Страшная симметрия есть во всей этой истории, описанной Горьким в «Детстве», – ведь в конце концов и дед Каширин, державший всю семью в страхе, сойдет с ума и будет побираться. Бабушка это и предрекала.
«– Помяни мое слово: горестно накажет нас господь за этого человека! Накажет…
Она не ошиблась: лет через десять, когда бабушка уже успокоилась навсегда, дед сам ходил по улицам города нищий и безумный, жалостно выпрашивая под окнами:
– Повара мои добрые, подайте пирожка кусок, пирожка-то мне бы! Эх вы-и…
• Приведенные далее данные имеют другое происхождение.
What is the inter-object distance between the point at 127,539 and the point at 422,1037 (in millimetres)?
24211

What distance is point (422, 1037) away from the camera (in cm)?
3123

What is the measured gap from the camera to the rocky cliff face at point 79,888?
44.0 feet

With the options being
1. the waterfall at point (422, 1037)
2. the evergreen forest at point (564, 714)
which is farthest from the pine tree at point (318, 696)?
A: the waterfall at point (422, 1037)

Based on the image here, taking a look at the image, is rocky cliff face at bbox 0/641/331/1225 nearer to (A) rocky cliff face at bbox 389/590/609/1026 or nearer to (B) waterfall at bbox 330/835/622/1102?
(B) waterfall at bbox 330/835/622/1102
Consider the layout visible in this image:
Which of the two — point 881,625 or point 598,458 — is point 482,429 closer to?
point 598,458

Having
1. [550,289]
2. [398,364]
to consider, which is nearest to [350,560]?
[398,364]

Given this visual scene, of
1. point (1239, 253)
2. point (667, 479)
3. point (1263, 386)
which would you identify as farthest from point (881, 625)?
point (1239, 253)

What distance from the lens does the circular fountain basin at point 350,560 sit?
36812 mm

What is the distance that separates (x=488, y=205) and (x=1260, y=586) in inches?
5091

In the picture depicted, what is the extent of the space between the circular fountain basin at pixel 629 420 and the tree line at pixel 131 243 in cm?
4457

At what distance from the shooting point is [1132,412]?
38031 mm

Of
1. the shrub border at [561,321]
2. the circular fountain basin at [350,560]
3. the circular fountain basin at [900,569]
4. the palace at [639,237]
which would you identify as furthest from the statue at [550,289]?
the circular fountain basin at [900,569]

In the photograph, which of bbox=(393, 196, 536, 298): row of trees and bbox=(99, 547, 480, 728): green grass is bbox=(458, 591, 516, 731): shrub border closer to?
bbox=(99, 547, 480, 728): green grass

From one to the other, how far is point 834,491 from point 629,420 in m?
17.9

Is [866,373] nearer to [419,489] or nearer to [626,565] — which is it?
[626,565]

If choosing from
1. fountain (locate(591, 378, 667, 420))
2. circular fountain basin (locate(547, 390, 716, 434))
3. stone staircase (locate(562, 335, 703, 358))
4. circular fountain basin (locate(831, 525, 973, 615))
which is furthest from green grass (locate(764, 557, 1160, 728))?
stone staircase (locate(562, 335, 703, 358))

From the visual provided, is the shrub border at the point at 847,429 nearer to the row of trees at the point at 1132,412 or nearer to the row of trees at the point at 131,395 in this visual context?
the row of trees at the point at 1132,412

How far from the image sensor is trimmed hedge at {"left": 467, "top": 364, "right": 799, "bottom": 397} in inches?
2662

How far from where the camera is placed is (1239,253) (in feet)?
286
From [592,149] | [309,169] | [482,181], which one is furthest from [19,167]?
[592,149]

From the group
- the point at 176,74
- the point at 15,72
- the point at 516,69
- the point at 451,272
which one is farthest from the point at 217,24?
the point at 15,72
Прежнего от него только и осталось, что это горькое, тягучее, волнующее душу:
– Эх вы-и…»
Именно этот эпизод, пронзительный, слезный, несмотря на весь понятный читательский ужас перед дедом Кашириным, скрыто процитирует Розанов в предсмертном письме к Мережковским: «Творожка хочется, пирожка хочется…» Обратится он и к Горькому, с такой же нищенской мольбой о помощи, – часто о нем думал в эти последние годы; и Горький поможет, да поздно. Может быть, в детстве исток не столько его бунтарства, сколько мучительной жалости к людям: он столько навидался этой беспомощности, что в просьбах отказывать не мог. Да и ненависть его к слабым людям, которую так часто называли ницшеанской, – она, конечно, не от культа силы, а от того, что Гейне называл «зубной болью в сердце». Горький ведь так и написал в предсмертной записке, готовясь к юношескому самоубийству, не состоявшемуся, слава богу: «В смерти моей прошу винить Генриха Гейне, выдумавшего зубную боль в сердце». Он так мучительно переживал сострадание, так часто говорил о содранной, обваренной коже собственного сердца («кожа сердца» – это его словцо, часто у него встречается), что не мог не возненавидеть страдание во всех его проявлениях, ну, а заодно со страданием – и страдальцев. Босяки ему импонируют тем, что никогда ни на что не жалуются. И бабушка не жалуется – у нее всегда все хорошо. Это не дед с его постоянным визгливым «Эх вы-и-и»…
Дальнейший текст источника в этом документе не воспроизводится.